Gültekin Onan 

1. Gerçek şu ki, insanın üzerinden, daha kendisi anılmaya değer bir şey değilken, uzun zamanlardan (dehr) bir süre (hin) gelip geçti.

2. Şüphesiz biz insanı, karmaşık olan bir damla sudan yarattık. Onu deniyoruz. Bundan dolayı onu işiten ve gören yaptık.

3. Biz ona yolu gösterdik; (artık o) ya şükredici olur ya da (pek) kafir.

4. Doğrusu biz kafirlere zincirler, demir halkalar (tomruklar) ve çılgınca yanan bir ateş hazırladık.

5. Şüphesiz ki iyiler (ebrar), karışımı kafur olan bir kadehten içerler.

6. Tanrı’nın kullarının kendisinden içtikleri bir kaynak; onu fışkırttıkça fışkırtıp (yüfecciruneha) akıtırlar (tefciyra).

7. Adaklarını yerine getirirler ve şerri (kötülüğü) yaygın olan bir günden korkarlar.

8. Kendileri, ona duydukları sevgiye rağmen yemeği, yoksula, yetime ve esire yedirirler.

9. "Biz size, ancak Tanrı’nın yüzü (rızası) için yediriyoruz; sizden ne bir karşılık istiyoruz, ne bir teşekkür."

10. "Çünkü biz, asık suratlı, zorlu bir gün nedeniyle rabbimizden korkuyoruz."

11. Artık Tanrı, onları böyle bir günün şerrinden korumuş ve onlara parıltılı bir aydınlık ve bir sevinç vermiştir.

12. Ve sabretmeleri dolayısıyla cennetle ve ipekle ödüllendirmiştir.

13. Orada tahtlar üzerinde yaslanıp dayanmışlardır. Orada ne (yakıcı) bir güneş ve ne de dondurucu bir soğuk görürler.

14. (Meyvelerin) Gölgeleri onlara pek yakın ve devşirilmeleri kolaylaştırıldıkça kolaylaştırılmış.

15. Çevrelerinde gümüşten billur kablar, kupalar dolaştırılır.

16. Gümüşten billur kaplar ki, onları belli bir ölçüyle tesbit etmişlerdir.

17. Orada onlara bir kadeh içirilir ki, karışımı zencefildir.

18. Bir pınar ki orada ’selsebil’ olarak adlandırılır.

19. Çevrelerinde (gençlikleri ve dinçlikleri) ebedi kılınmış civanlar dolaşır durur; sen onları gördüğün zaman saçılmış birer inci sanırsın.

20. Her nereye baksan, bir nimet ve büyük bir mülk görürsün.

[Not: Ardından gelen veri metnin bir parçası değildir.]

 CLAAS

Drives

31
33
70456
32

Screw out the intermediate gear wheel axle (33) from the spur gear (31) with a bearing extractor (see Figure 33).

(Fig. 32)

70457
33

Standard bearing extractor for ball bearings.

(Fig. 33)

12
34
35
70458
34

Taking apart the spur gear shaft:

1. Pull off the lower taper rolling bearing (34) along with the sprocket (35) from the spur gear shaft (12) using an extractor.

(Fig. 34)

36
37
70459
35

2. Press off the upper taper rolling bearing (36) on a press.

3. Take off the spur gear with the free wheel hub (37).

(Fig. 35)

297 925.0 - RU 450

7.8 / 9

21. Onların üzerinde hafif ipek ve ağır işlenmiş atlastan yeşil elbiseler vardır. Gümüşten bileziklerle bezenmişlerdir. Rableri onlara tertemiz bir şarab içirmiştir.

22. Şüphesiz, bu, sizin için bir mükafaattır. Sizin çaba harcamanız şükre değer (meşkur/makbul) görülmüştür.

23. Gerçek şu ki, Kuran’ı senin üzerine ’safhalar halinde bir indirme tarzıyla (tenzil)’ indiren biziz, biz.

24. Öyleyse, rabbinin hükmüne sabır göster. Onlardan günahkar veya (çok) kafirlere itaat etme.

25. Ve sabah, akşam rabbinin adını zikret.

26. Gecenin bir bölümünde O’na secde et ve geceleyin uzun uzadıya O’nu tesbih et.

27. Gerçek şu ki bunlar, çarçabuk geçmekte olan (dünyay)ı seviyorlar. Önlerinde bulunan ağır bir günü bırakıyorlar.

28. Onları biz yarattık ve bağlarını sımsıkı bağladık. Dilediğimiz zaman da onları benzerleriyle değiştiririz.

29. Şüphesiz, bu bir öğüttür. Artık dileyen rabbine bir yol bulabilir.

30. Tanrı dilemedikçe siz dileyemezsiniz. Gerçekten Tanrı, bilendir, hüküm ve hikmet sahibidir.

31. Dilediğini kendi rahmetine sokar. Zalimlere ise, onlar için acı bir azab hazırlamıştır.